Pace of Freight Volume Growth Slowing Down

Although the freight market in 2012 thus far has shown slow gains in shipment volume, the pace of growth has been more sluggish than in the past two years, with a steady decline since January. The Cass Freight Index indicated that North American freight volumes only rose 1.9% in April from the previous month, which was a smaller increase than in February and March where the growth progressively diminished from 2.5% to 2.1% respectively.

The growth rate in April is only a mere 0.2% above that of the previous year, March shipments were 1.3% lower than last year and, although freight tonnage in 2010 and 2011 grew at the more robust rate of 5.8%, the American Trucking Association (ATA) is projecting much slower growth of less than 3% in 2012.

Cass stated that the unseasonably sluggish rate of growth is likely due in part to record high inventories in combination with a drop in demand.

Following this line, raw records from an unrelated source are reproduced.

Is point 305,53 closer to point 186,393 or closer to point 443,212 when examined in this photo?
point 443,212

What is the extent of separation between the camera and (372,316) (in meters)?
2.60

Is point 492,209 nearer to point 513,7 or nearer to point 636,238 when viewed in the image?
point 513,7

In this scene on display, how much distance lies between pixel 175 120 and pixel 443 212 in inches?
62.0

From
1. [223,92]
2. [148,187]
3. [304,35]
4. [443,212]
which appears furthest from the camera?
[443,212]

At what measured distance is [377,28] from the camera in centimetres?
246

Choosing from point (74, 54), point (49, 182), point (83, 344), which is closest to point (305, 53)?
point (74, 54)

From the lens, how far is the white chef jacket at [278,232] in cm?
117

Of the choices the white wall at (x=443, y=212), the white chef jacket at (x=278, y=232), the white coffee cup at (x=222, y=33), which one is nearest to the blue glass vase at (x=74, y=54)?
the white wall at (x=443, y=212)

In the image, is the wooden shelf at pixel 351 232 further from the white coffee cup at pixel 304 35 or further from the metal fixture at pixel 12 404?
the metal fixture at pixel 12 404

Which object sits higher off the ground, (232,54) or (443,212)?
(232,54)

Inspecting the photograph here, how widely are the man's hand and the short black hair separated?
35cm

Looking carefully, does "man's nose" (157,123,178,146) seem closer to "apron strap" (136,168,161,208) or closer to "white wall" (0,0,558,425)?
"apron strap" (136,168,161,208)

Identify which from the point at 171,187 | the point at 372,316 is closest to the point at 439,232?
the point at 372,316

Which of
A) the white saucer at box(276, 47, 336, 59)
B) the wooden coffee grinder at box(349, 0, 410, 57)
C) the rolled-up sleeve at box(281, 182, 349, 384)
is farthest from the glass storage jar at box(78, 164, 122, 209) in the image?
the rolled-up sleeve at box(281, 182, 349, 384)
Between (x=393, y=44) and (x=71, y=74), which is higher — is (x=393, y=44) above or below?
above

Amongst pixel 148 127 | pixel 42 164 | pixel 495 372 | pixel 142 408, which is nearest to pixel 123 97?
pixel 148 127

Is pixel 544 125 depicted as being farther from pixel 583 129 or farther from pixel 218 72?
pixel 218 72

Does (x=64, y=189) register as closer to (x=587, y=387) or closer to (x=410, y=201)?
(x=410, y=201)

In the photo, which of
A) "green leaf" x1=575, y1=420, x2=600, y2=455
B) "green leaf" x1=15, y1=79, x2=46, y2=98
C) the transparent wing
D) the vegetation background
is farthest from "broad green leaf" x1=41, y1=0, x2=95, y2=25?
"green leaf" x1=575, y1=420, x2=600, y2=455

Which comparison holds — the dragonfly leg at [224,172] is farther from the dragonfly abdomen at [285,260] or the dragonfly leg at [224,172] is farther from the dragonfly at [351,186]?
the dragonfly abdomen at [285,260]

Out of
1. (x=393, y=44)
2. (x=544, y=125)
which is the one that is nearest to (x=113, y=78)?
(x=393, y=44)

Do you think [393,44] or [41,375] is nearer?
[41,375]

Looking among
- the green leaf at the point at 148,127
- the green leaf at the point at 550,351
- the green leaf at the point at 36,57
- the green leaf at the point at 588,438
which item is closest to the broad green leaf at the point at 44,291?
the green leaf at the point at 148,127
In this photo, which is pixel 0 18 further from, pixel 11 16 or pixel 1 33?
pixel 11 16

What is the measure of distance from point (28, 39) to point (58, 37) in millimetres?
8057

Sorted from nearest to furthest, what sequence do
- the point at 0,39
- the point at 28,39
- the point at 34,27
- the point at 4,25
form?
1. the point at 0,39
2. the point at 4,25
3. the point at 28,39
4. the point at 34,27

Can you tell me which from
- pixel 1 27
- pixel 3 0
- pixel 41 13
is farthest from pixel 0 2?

According to ATA chief economist, Bob Costello, first quarter trucking industry performance is “reflective of an economy that is growing, but growing moderately. The pace of freight definitely slowed from the torrid pace in late 2011.” He added that a rate under 3% is “more in line with normal growth” and not a cause for concern.

Analysts at Cass also noted that hauling distance has been declining while truck tonnage has experienced an upward trend in the American Trucking Associations’ Truck Tonnage Index, which means that on a ton-mile basis, freight volumes have actually remained flat or slightly contracted.

The manufacturing activity index released by the Institute for Supply Management experienced a slight increase, as well, in March up to 54.3, managing to stay above 50 which is considered necessary for continued expansion, but in contrast, new orders were down 0.4%, believed to be a future indicator for freight shipments.

Additionally, not all freight hauling modes experienced gains in volume. For example, rail carloads declined 2.2% during the first three months of the year as compared to the prior year’s same timeframe, whereas intermodal truck shipment loads rose 2.4% over the previous year.

Changing truck capacities and lack of driver availability may also play a role in 2012 freight volumes and modes of hauling. Capacities have been declining, carrier fleets are not being expanded, and many trucking companies are parking their equipment due to a shortage of truck drivers, which may have a significant impact on the industry and has already led to some carriers shifting to intermodal loadings to make up the difference.

Although freight volume growth has been slowing, the Cass report makes it clear that “If freight volumes pick up, the 20% loss of capacity and the productivity losses due to new regulations will be quickly felt. Many in the sector have turned to an asset-light model, and capacity will not be able to be added quickly.”